## Questions à traiter
a) Énumérez les congrès, rencontres et colloques cités dans le texte sur la diaspora haïtienne, en précisant pour chacun la date indiquée.
b) Recopiez fidèlement le passage du texte sur la diaspora haïtienne qui va de « Donc, pas de » à « mars écoulés ? ».
c) Prolongez le texte sur la diaspora haïtienne à partir de sa dernière phrase.

## Texte source
Non. Chacun sa petite échoppe, pour au moins être sûr d’en être le président (Il y a là, de la matière pour psychanalyste et psychiatre). Et par-dessus le marché, tous ont l’impression de faire quelque chose d’inédit, d’historique. Ah ! le rapport désinvolte à l’histoire ! L’on a déjà entendu un ancien ministre[7], comparer le Congrès de l’Unité de la diaspora haïtienne d’aout 2009 à Miami, au congrès de l’Arcahaie de 1803, oubliant que celui-ci a débouché sur la création d’un drapeau et d’un pays, un an plus tard et que celui-là était une grande logorrhée sans fin. A preuve, la rencontre de la diaspora haïtienne à Washington, les 22 et 23 mars écoulés en vue de la reconstruction d’Haïti a été une initiative de l’OEA.
Donc, pas de lieu de restitution, de validation, pas de mutualisation, pas de coordination des cogitations de la diaspora. Et le premier ministre, pro-diaspora[8] qui voulait à tout prix la participation des expatriés haïtiens à l’élaboration du plan stratégique[9], exprime aujourd’hui sa déception de la diaspora qu’il considère comme des discoureurs, des branleurs[10]. La diaspora étant une fiction (voir la chance qui passe[11]), M. Bellerive, tout en ne s’adressant à personne, s’adresse à la fois à tout le monde. Et si c’était une pierre dans le jardin du Groupe de réflexion et d’action pour une Haïti nouvelle (GRAHN) qui lui avait fait une large place lors du colloque des 4 et 5 mars écoulés ?

## Données recueillies
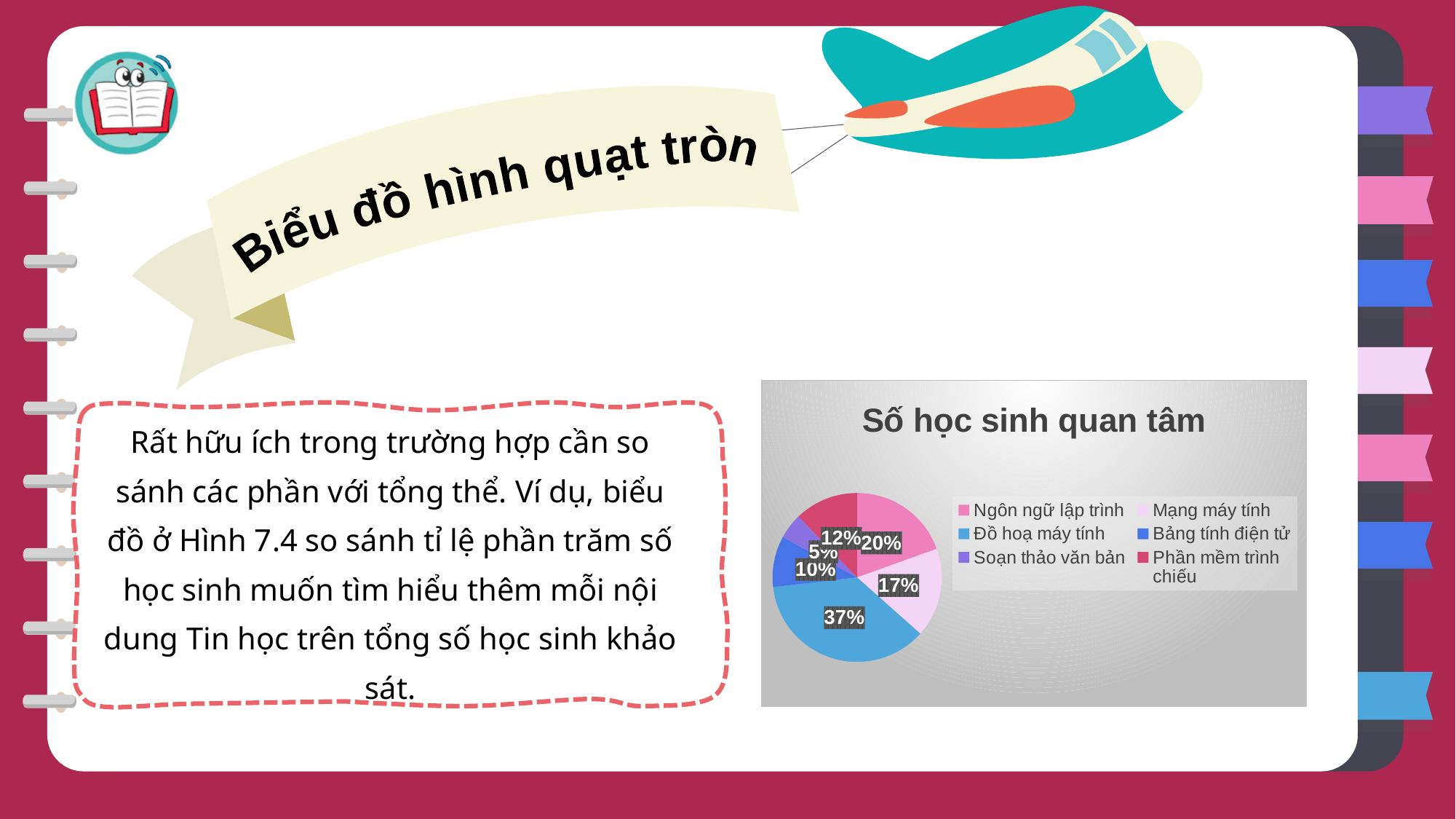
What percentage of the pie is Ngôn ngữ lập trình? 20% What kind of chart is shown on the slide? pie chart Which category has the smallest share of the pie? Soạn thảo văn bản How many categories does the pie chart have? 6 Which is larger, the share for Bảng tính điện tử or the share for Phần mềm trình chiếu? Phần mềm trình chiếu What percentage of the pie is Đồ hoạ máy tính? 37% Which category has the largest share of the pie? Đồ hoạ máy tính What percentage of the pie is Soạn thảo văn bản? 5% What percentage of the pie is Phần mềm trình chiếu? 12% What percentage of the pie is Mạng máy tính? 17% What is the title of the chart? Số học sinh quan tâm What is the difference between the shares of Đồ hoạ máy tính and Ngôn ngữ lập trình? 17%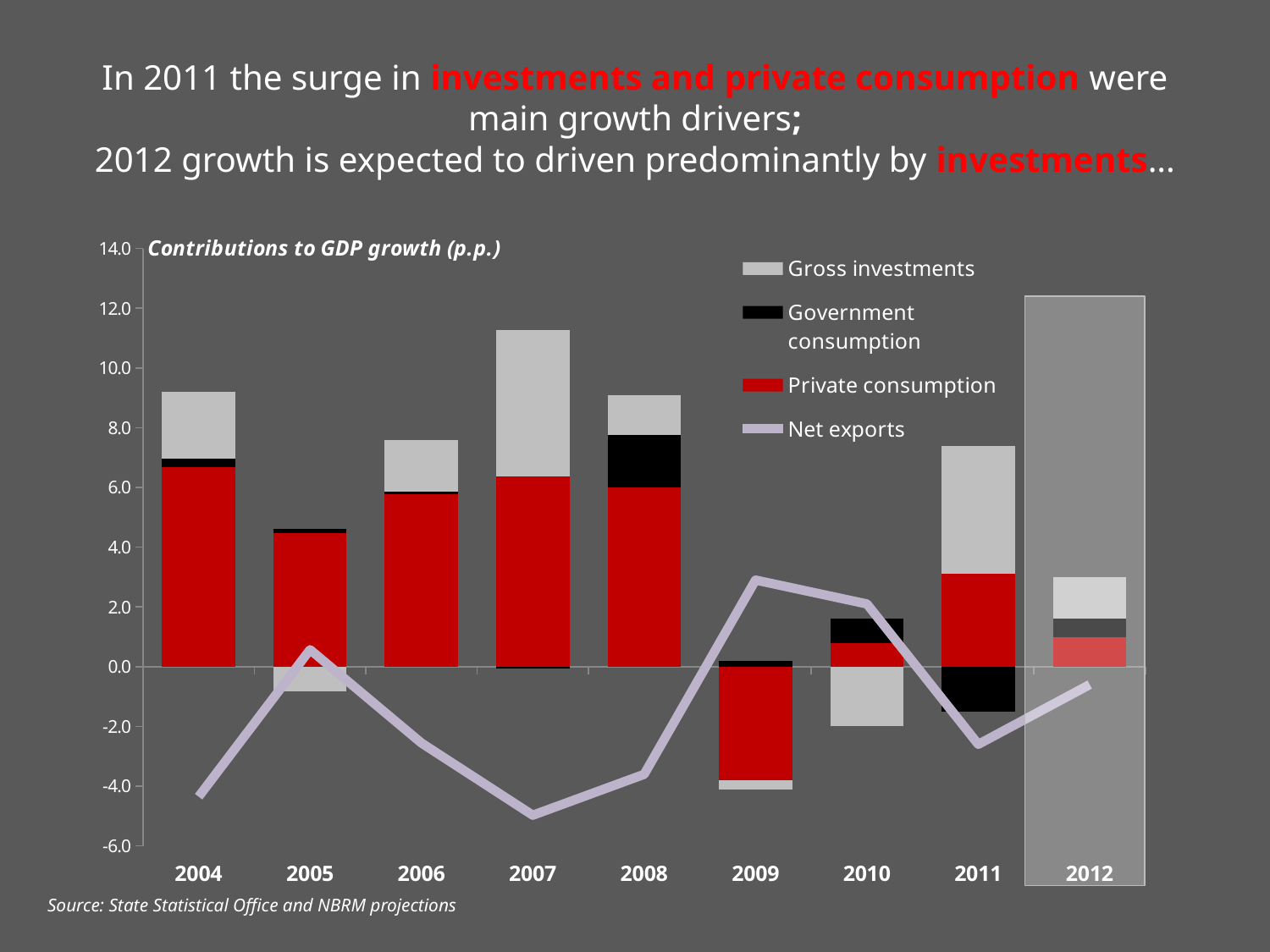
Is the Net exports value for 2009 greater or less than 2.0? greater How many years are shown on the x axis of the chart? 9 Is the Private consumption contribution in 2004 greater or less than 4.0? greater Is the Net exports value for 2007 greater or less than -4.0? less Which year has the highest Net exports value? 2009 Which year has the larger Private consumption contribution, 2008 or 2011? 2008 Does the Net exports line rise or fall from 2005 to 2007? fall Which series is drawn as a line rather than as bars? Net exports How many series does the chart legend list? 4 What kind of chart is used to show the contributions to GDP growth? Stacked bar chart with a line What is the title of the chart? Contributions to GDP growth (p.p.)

## Vos réponses
a)
- Le congrès de l'Unité de la diaspora haïtienne à Miami : août 2009
- Le congrès de l'Arcahaie : 1803
- La rencontre de la diaspora haïtienne à Washington : les 22 et 23 mars
- Le colloque du Groupe de réflexion et d'action pour une Haïti nouvelle (GRAHN) : les 4 et 5 mars

b)
Donc, pas de lieu de restitution, de validation, pas de mutualisation, pas de coordination des cogitations de la diaspora. Et le premier ministre, pro-diaspora[8] qui voulait à tout prix la participation des expatriés haïtiens à l’élaboration du plan stratégique[9], exprime aujourd’hui sa déception de la diaspora qu’il considère comme des discoureurs, des branleurs[10]. La diaspora étant une fiction (voir la chance qui passe[11]), M. Bellerive, tout en ne s’adressant à personne, s’adresse à la fois à tout le monde. Et si c’était une pierre dans le jardin du Groupe de réflexion et d’action pour une Haïti nouvelle (GRAHN) qui lui avait fait une large place lors du colloque des 4 et 5 mars écoulés ?

c)
Le GRAHN, précisément, continue, perfas et nefas, ses travaux et en est à l’avant dernière phase, la phase 4 de son plan de travail, et invite à une nouvelle conférence les 20 et 21 mai 2010 à l’École Polytechnique de Montréal où « seront exposés les travaux issus de la phase 3 qui consistait à la poursuite de la réflexion à l’intérieur de chaque comité thématique en vue de compléter le travail accompli aux phases 1 et 2 »[12]. Sachant qu’il existe un plan en cours d’application depuis la Conférence internationale des donateurs pour un nouvel avenir en Haïti et la promesse de près de 10 milliards de dollars ; sachant que la diaspora a déjà tenu une rencontre et dispose d’un siège à la fameuse commission intérimaire de la reconstruction d’Haïti ( privé de voix de vote), comment éviter que la proposition qui sortira de la phase 5 des travaux du GRAHN sous la forme d’un ouvrage ne soit un document de plus pour les rayons des bibliothèques ? Quelle structure portera cette proposition « de la société civile »? Le GRAHN ? Le GRAHN-MONDE[13] ? Sachant désormais la nouvelle perception de M. Bellerive de la diaspora, les ponts, pourront-ils se maintenir ou sont-ils rompus entre lui qui copilote avec une personnalité étrangère la CIRH et les deux millions d’haïtiens vivant à l’étranger ?
Et la nouvelle Haïti ?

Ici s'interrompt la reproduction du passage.